— Вы говорите, Евгений Павлович, на юге у Деникина плохо?
— Передаю то, что узнал из перехваченного советского радио. Образовался какой-то "Совет спасения родины". Совет требует отставки генерала Деникина. Добровольческая армия сдала уже Новочеркасск. Пишут: хотят за границу идти.
— Скверно, — проговорил Федор Михайлович-Все заграница манит. Обетованной землей кажется. Вот и нашим казалась раем. Дрались бы в Ямбурге, все хотя клочок, да свой, со своими законами.
— А может, советское радио врет? — сказал Шпак.
— Советское радио в таких делах редко врет, — как бы про себя, с убеждением, сказал Федор Михайлович.
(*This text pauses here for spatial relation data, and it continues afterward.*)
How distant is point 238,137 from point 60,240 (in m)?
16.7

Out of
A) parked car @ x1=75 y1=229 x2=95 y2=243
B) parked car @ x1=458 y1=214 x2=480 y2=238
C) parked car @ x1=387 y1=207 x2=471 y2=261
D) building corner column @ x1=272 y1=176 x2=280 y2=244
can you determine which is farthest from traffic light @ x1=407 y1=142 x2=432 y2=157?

— Я слыхал, там все-таки что-то делается, — сказал Шпак. — Будто генерал Врангель командование примет, в Крыму организовываться будут.
— Да… конечно… в Крыму. Если мы тут Нарву слабенькими силенками держим, как Перекоп не удержать! Может быть, еще Бог и спасет. У меня там три сына, Евгений Павлович, и дочь была в Новочеркасске в Смольном институте. А Новочеркасск сдан?
— Сдан, — подтвердил Шпак.
— Что же это такое!.. — с каким-то надрывом в голосе воскликнул Федор Михайлович.
— Кошмар! — сказал понравившееся ему слово Шпак.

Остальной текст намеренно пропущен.